- Text shown -

# Call the Cops



## lbretz (Apr 29, 2007)

I just robbed the my lfs. They gave me:

2 Redline Barbs
http://www.picable.com/Nature/Fish/A-Red-Line-Barb.23399

and 4 Blackline Penguin Fish
http://www.picable.com/Nature/Fish/A-Blackline-Penguin-Fish.23400

all for $10.:biggrin: I know the barbs go for at least $20 each, but I'm not for sure what the penguin fish go for. Does anyone know?


----------



## perineum (Apr 17, 2010)

Never seen those fish before, weird. Cops are on their way I guess.


----------



## susankat (Nov 15, 2008)

Congrats, apparently someone at the lfs don't know their fish.


----------



## Jeffress77 (Mar 15, 2010)

Yeah..those redliners or (denisons) are selling at a local shop for $30 each...(Adults)

Be careful though, you might have gotten Puntius chalakudiensis instead of Puntius Denisonii

These fish look very similar, but as they grow, the "imposter" doesn't get the coloration that the denisonii gets. Do some research on those babies

Penguins should be $2-$3


----------



## perineum (Apr 17, 2010)

Those Redline fish look like some kind of Tetra. Why are they so expensive?


----------

- Record extracts -

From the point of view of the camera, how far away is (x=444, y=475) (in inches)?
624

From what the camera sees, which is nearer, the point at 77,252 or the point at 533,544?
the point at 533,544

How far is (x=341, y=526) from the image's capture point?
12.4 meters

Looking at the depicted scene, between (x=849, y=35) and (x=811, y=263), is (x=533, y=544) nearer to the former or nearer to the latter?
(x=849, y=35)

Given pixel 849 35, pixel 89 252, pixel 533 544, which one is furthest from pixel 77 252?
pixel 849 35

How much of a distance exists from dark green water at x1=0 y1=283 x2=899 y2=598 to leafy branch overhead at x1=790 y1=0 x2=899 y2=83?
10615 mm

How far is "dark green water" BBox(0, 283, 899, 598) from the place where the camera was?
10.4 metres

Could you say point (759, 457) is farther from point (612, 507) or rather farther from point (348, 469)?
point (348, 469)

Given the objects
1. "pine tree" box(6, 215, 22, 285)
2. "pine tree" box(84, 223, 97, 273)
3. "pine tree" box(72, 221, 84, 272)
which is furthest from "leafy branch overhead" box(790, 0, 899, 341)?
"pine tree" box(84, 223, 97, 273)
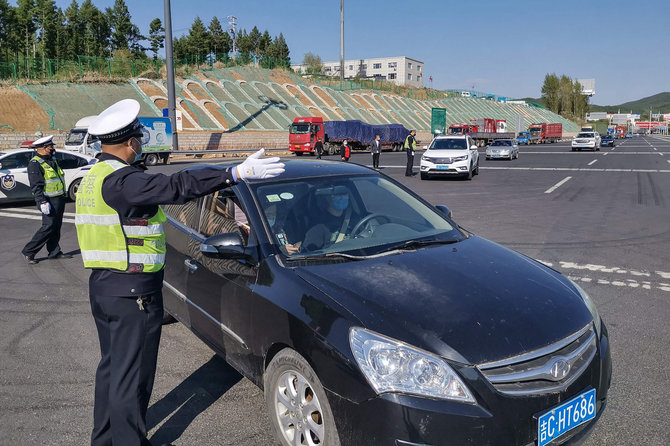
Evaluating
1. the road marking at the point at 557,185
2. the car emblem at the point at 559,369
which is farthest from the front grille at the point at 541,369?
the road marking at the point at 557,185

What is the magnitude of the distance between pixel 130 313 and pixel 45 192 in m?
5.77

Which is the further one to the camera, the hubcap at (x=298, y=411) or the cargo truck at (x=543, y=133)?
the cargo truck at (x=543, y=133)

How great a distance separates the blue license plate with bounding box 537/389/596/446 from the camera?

- The tasks -
**1)** In the fish forum thread, how much did lbretz pay for all the fish?
**2)** List every distinct username that posts in the fish forum thread.
**3)** Reproduce the passage of the fish forum thread between "2 Redline Barbs" and "Does anyone know?", inclusive.
The records were taken from a different source than the fish forum thread.

- Problem solutions -
**1)** $10

**2)** lbretz, perineum, susankat, Jeffress77

**3)**
2 Redline Barbs
http://www.picable.com/Nature/Fish/A-Red-Line-Barb.23399

and 4 Blackline Penguin Fish
http://www.picable.com/Nature/Fish/A-Blackline-Penguin-Fish.23400

all for $10.:biggrin: I know the barbs go for at least $20 each, but I'm not for sure what the penguin fish go for. Does anyone know?